▶ **Kutipan Dokumen**:
Hasilnya, seperti halnya acara memperingatai empat bulanan, ataupun
tujuh bulanan orang yang sedang hamil meskipun dalam acara tersebut ada
adat Jawanya yakni adanya slemetan dengan bubur merah putih juwadah
atau jajanan pasar namun disisipkan ajaran Islam yang berisi do’a-do’a
untuk keselamatan sang ibu dan berharap sang anak yang akan lahir
kemudian akan menjadi anak yang soleh atau solehah. Atau yang juga
diselenggarakan oleh masyarakat Traji secara umumnya seperti tradisi
Suranan juga disisipkan ajaran Islam dengan adanya do’a keselamatan yang
dibaca secara bersama.
Namun karena keadaan seperti itulah banyak masyarakat Desa Traji
yang abangan. Artinya, walau dalam kartu tanda penduduk (KTP) misalnya
bertuliskan beragama Islam akan tetapi banyak juga dari masyarakat Desa
Traji yang melaksanakan ibadah masih jarang. Contohnya ketika sholat lima
waktu atau ketika waktu bulan Ramadhan banyak dari mereka yang tidak
mengerjakan sholat lima waktu ataupun puasa Ramadhan dengan sempurna.

▶ **Data Tercatat**:
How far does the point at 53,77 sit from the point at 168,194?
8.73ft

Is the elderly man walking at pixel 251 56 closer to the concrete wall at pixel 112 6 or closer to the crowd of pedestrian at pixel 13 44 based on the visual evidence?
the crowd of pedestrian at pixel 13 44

▶ **Tindakan yang Diperlukan**:
[1] Tuliskan kembali semua bagian teks tentang Desa Traji, mulai dari "Hasilnya, seperti halnya" terus ke bawah hingga "dibaca secara bersama.", tanpa mengubah satu kata pun.
[2] Tolong ringkas paragraf teks tentang Desa Traji yang diawali "Namun karena keadaan seperti itulah" dengan tetap memuat fakta utamanya.
[3] Teruskan teks tentang Desa Traji, dimulai setelah kalimat terakhirnya.

▶ **Jawaban atas Soal**:
[1]
Hasilnya, seperti halnya acara memperingatai empat bulanan, ataupun
tujuh bulanan orang yang sedang hamil meskipun dalam acara tersebut ada
adat Jawanya yakni adanya slemetan dengan bubur merah putih juwadah
atau jajanan pasar namun disisipkan ajaran Islam yang berisi do’a-do’a
untuk keselamatan sang ibu dan berharap sang anak yang akan lahir
kemudian akan menjadi anak yang soleh atau solehah. Atau yang juga
diselenggarakan oleh masyarakat Traji secara umumnya seperti tradisi
Suranan juga disisipkan ajaran Islam dengan adanya do’a keselamatan yang
dibaca secara bersama.

[2] Karena keadaan tersebut, banyak warga Desa Traji tergolong abangan. Meskipun KTP mereka mencantumkan agama Islam, banyak yang masih jarang beribadah, misalnya tidak menjalankan sholat lima waktu atau puasa Ramadhan dengan sempurna.

[3]
Kehidupan keagamaan masyarakat Traji tergolong normatif,
maksudnya yaitu dalam pemahaman keagamaan mereka hanya terbatas
kepada ibadah artinya Islam hanya ditinjau dari segi aturan ibadah kepada
Allah yang meliputi syahadat, sholat, puasa, zakat dan haji.
Pemahaman mereka terhadap Islam dan spiritual masih menampakkan
animisme dan dinamisme. Kepercayaan yang demikian ini lebih kelihatan
lagi dalam praktek peribadatanya yaitu dengan dicampurnya peribadatan
Islam dengan ritual kejawen sehingga menimbulakn sinkretisme. Misalnya
dalam pelaksanaan tradisi Suran tersebut mereka mengadakan upacara
penyebaran sesaji di Sendhang Si Dukun, bagi mereka yang mengenal
ajaran Islam pemberian sesaji mereka lakukan dengan kepercayaan masing-
masing dengan mengadakan tahlilan.
4.2 Analisis sikap masyarakat multiagama terhadap dakwah Islam di
Desa Traji
Masyarakat Indonesia dikenal sebagai masyarakat mejemuk. Hal
tersebut dapat dilihat pada kenyataan sosial dan semboyan dalam lambang
Negara Republik Indonesia “Bhineka Tunggal Ika” (berbeda-beda tapi satu
jua). Kemajemukan masyarakat Indonesia ditandai oleh pelbagai perbedaan
yang meliputi suku bangsa, bahasa, adat istiadat dan agama.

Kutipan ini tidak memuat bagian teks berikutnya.